THE EXERCISE: Every line must be returned precisely as it is written.

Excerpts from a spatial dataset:
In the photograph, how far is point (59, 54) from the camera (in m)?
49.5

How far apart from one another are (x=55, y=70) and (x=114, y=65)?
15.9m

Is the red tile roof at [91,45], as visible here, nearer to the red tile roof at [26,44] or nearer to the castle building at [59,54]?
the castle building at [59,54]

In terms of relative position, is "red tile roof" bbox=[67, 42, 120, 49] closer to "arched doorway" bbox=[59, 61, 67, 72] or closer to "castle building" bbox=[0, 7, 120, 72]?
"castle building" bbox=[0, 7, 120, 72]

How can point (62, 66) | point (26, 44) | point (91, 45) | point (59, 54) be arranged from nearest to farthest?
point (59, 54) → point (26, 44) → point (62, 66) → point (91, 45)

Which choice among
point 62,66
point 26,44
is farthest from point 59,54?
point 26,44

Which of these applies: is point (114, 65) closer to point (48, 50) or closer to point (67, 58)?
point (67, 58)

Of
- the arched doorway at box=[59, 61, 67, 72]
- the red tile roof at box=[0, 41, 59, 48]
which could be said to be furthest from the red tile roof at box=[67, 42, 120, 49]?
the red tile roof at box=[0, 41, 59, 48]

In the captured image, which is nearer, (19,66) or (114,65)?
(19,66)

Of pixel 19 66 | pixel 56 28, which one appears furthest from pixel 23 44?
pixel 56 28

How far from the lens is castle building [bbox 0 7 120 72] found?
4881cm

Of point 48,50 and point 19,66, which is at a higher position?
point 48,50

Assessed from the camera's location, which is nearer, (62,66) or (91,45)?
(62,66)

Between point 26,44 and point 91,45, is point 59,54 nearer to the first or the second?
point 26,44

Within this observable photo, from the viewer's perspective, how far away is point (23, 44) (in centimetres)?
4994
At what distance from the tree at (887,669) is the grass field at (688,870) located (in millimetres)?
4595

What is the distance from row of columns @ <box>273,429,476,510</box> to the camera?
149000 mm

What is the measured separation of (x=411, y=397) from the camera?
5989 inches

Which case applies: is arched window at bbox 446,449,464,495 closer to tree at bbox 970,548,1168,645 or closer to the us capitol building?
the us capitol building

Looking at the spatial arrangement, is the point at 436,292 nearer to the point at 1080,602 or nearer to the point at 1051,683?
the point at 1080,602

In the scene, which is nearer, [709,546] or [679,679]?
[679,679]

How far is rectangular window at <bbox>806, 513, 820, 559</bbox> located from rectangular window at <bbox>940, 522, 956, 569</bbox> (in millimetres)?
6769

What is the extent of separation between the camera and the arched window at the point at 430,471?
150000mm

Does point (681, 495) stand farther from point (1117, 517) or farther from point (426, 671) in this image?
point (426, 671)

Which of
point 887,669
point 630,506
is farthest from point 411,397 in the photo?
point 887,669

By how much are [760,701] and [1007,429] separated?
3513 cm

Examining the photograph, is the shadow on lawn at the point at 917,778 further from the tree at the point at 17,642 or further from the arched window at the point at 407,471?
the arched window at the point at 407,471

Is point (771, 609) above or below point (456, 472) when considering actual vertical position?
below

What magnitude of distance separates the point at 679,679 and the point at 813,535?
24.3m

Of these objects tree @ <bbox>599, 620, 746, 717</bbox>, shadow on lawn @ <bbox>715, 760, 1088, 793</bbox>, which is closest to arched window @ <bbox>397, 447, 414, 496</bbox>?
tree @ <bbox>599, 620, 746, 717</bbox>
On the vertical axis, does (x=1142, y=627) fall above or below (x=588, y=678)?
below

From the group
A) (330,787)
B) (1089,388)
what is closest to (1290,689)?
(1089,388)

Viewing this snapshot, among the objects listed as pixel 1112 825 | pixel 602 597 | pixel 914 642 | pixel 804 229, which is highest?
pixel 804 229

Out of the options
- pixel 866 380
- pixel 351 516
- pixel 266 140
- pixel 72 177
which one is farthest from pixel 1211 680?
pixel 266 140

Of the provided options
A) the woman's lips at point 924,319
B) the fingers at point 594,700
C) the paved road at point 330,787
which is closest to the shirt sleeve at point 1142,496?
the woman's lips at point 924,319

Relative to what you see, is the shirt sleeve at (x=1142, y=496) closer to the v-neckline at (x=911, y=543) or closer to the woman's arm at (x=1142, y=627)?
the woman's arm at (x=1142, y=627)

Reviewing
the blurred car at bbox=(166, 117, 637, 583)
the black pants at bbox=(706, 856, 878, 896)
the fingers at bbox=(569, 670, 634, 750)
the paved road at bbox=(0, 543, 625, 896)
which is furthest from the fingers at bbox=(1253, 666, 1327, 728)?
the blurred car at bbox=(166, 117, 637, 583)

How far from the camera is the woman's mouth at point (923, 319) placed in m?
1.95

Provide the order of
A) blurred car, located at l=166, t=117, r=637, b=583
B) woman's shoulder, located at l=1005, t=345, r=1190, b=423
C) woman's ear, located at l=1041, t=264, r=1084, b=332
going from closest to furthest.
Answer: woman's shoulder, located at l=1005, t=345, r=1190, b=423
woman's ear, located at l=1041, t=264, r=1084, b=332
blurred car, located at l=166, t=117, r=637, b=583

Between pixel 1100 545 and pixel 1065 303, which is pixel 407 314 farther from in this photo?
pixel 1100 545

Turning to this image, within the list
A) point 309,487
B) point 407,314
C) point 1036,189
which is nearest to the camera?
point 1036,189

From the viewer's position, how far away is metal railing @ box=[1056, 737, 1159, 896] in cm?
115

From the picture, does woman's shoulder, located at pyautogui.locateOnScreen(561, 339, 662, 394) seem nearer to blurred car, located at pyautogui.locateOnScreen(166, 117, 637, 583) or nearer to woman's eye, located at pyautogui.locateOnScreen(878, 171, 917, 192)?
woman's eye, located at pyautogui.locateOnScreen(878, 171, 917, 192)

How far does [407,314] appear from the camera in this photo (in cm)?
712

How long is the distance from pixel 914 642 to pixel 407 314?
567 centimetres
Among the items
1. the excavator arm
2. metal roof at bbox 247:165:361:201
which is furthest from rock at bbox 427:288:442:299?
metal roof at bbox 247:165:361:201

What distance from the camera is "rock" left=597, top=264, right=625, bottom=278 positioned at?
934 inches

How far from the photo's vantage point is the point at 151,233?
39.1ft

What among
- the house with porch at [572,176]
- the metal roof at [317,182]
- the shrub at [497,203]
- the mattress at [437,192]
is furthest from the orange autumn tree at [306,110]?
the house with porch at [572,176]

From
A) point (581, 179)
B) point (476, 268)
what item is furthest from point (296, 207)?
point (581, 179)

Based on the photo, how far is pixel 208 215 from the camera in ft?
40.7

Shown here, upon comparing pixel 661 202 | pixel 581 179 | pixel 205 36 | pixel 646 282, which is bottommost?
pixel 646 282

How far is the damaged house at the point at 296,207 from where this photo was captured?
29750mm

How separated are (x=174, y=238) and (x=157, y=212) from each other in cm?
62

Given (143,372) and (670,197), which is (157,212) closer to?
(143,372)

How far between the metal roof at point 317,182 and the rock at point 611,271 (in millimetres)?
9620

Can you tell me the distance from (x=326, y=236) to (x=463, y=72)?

FULL ANSWER:
In the photograph, how far is point (59, 54) from the camera (in m)?
49.5

How far apart from one another are (x=55, y=70) and (x=114, y=65)?
15.9m

Is the red tile roof at [91,45], as visible here, nearer to the red tile roof at [26,44] or nearer to the castle building at [59,54]?
the castle building at [59,54]

In terms of relative position, is "red tile roof" bbox=[67, 42, 120, 49] closer to "arched doorway" bbox=[59, 61, 67, 72] or closer to "castle building" bbox=[0, 7, 120, 72]?
"castle building" bbox=[0, 7, 120, 72]

How can point (62, 66) | point (26, 44) | point (91, 45) | point (59, 54) be arranged from nearest to farthest?
point (59, 54) → point (26, 44) → point (62, 66) → point (91, 45)

Which choice among
point 62,66
point 26,44
is farthest from point 59,54?
point 26,44

Which of these applies: is point (114, 65) closer to point (48, 50) or closer to point (67, 58)?
point (67, 58)

Of
- the arched doorway at box=[59, 61, 67, 72]
- the red tile roof at box=[0, 41, 59, 48]
which could be said to be furthest from the red tile roof at box=[67, 42, 120, 49]?
the red tile roof at box=[0, 41, 59, 48]

In the captured image, which is nearer, (19,66) or (114,65)?
(19,66)

Of pixel 19 66 | pixel 56 28, which one appears furthest from pixel 23 44?
pixel 56 28

How far from the lens is castle building [bbox 0 7 120 72] found?
4881cm

Of point 48,50 and point 19,66, which is at a higher position?
point 48,50

Assessed from the camera's location, which is nearer, (62,66) or (91,45)?
(62,66)

Between point 26,44 and point 91,45, is point 59,54 nearer to the first or the second?
point 26,44

Within this observable photo, from the viewer's perspective, how far away is point (23, 44) (in centimetres)?
4994
At what distance from the tree at (887,669) is the grass field at (688,870) located (in millimetres)?
4595

What is the distance from row of columns @ <box>273,429,476,510</box> to the camera?
149000 mm

What is the measured separation of (x=411, y=397) from the camera?
5989 inches

Which case applies: is arched window at bbox 446,449,464,495 closer to tree at bbox 970,548,1168,645 or closer to the us capitol building?
the us capitol building

Looking at the spatial arrangement, is the point at 436,292 nearer to the point at 1080,602 or nearer to the point at 1051,683?
the point at 1080,602

In the scene, which is nearer, [709,546] or [679,679]?
[679,679]

How far is rectangular window at <bbox>806, 513, 820, 559</bbox> located from rectangular window at <bbox>940, 522, 956, 569</bbox> (in millimetres)?
6769

What is the extent of separation between the camera and the arched window at the point at 430,471?
150000mm

Does point (681, 495) stand farther from point (1117, 517) or farther from point (426, 671) in this image?
point (426, 671)

Which of
point 887,669
point 630,506
is farthest from point 411,397 in the photo?
point 887,669

By how much are [760,701] and [1007,429] separated?
3513 cm

Examining the photograph, is the shadow on lawn at the point at 917,778 further from the tree at the point at 17,642 or further from the arched window at the point at 407,471?
the arched window at the point at 407,471

Is point (771, 609) above or below point (456, 472) when considering actual vertical position?
below

What magnitude of distance separates the point at 679,679 and the point at 813,535?
24.3m

Of these objects tree @ <bbox>599, 620, 746, 717</bbox>, shadow on lawn @ <bbox>715, 760, 1088, 793</bbox>, which is closest to arched window @ <bbox>397, 447, 414, 496</bbox>?
tree @ <bbox>599, 620, 746, 717</bbox>
On the vertical axis, does (x=1142, y=627) fall above or below (x=588, y=678)?
below

From the group
A) (330,787)
B) (1089,388)
what is closest to (1290,689)?
(1089,388)

Viewing this snapshot, among the objects listed as pixel 1112 825 | pixel 602 597 | pixel 914 642 | pixel 804 229, which is highest?
pixel 804 229

Out of the options
- pixel 866 380
- pixel 351 516
- pixel 266 140
- pixel 72 177
which one is farthest from pixel 1211 680?
pixel 266 140

Of the provided options
A) the woman's lips at point 924,319
B) the fingers at point 594,700
C) the paved road at point 330,787
which is closest to the shirt sleeve at point 1142,496?
the woman's lips at point 924,319

Relative to what you see, is the shirt sleeve at (x=1142, y=496) closer to the v-neckline at (x=911, y=543) or closer to the woman's arm at (x=1142, y=627)?
the woman's arm at (x=1142, y=627)

Reviewing
the blurred car at bbox=(166, 117, 637, 583)
the black pants at bbox=(706, 856, 878, 896)
the fingers at bbox=(569, 670, 634, 750)
the paved road at bbox=(0, 543, 625, 896)
which is furthest from the fingers at bbox=(1253, 666, 1327, 728)?
the blurred car at bbox=(166, 117, 637, 583)

How far from the camera is the woman's mouth at point (923, 319) placed in m?
1.95

Provide the order of
A) blurred car, located at l=166, t=117, r=637, b=583
B) woman's shoulder, located at l=1005, t=345, r=1190, b=423
C) woman's ear, located at l=1041, t=264, r=1084, b=332
going from closest to furthest.
Answer: woman's shoulder, located at l=1005, t=345, r=1190, b=423
woman's ear, located at l=1041, t=264, r=1084, b=332
blurred car, located at l=166, t=117, r=637, b=583

Between pixel 1100 545 and pixel 1065 303, which is pixel 407 314 farther from in this photo?
pixel 1100 545

Turning to this image, within the list
A) point 309,487
B) point 407,314
C) point 1036,189
which is nearest to the camera?
point 1036,189

From the viewer's position, how far away is metal railing @ box=[1056, 737, 1159, 896] in cm?
115

From the picture, does woman's shoulder, located at pyautogui.locateOnScreen(561, 339, 662, 394) seem nearer to blurred car, located at pyautogui.locateOnScreen(166, 117, 637, 583) or nearer to woman's eye, located at pyautogui.locateOnScreen(878, 171, 917, 192)?
woman's eye, located at pyautogui.locateOnScreen(878, 171, 917, 192)

How far does [407,314] appear from the camera in this photo (in cm)?
712

How long is the distance from pixel 914 642 to pixel 407 314?
567 centimetres
Among the items
1. the excavator arm
2. metal roof at bbox 247:165:361:201
which is furthest from rock at bbox 427:288:442:299?
metal roof at bbox 247:165:361:201

What distance from the camera is "rock" left=597, top=264, right=625, bottom=278 positioned at?
934 inches

How far from the photo's vantage point is the point at 151,233?
39.1ft

What among
- the house with porch at [572,176]
- the metal roof at [317,182]
- the shrub at [497,203]
- the mattress at [437,192]
is furthest from the orange autumn tree at [306,110]?
the house with porch at [572,176]

From
A) point (581, 179)
B) point (476, 268)
what item is furthest from point (296, 207)?
point (581, 179)

Based on the photo, how far is pixel 208 215 from the camera in ft?
40.7

Shown here, upon comparing pixel 661 202 | pixel 581 179 | pixel 205 36 | pixel 646 282, which is bottommost?
pixel 646 282

How far is the damaged house at the point at 296,207 from where this photo was captured?
29750mm

How separated are (x=174, y=238) and (x=157, y=212) from each other in cm?
62

Given (143,372) and (670,197), which is (157,212) closer to?
(143,372)

How far between the metal roof at point 317,182 and the rock at point 611,271 (in millimetres)?
9620

Can you tell me the distance from (x=326, y=236) to (x=463, y=72)?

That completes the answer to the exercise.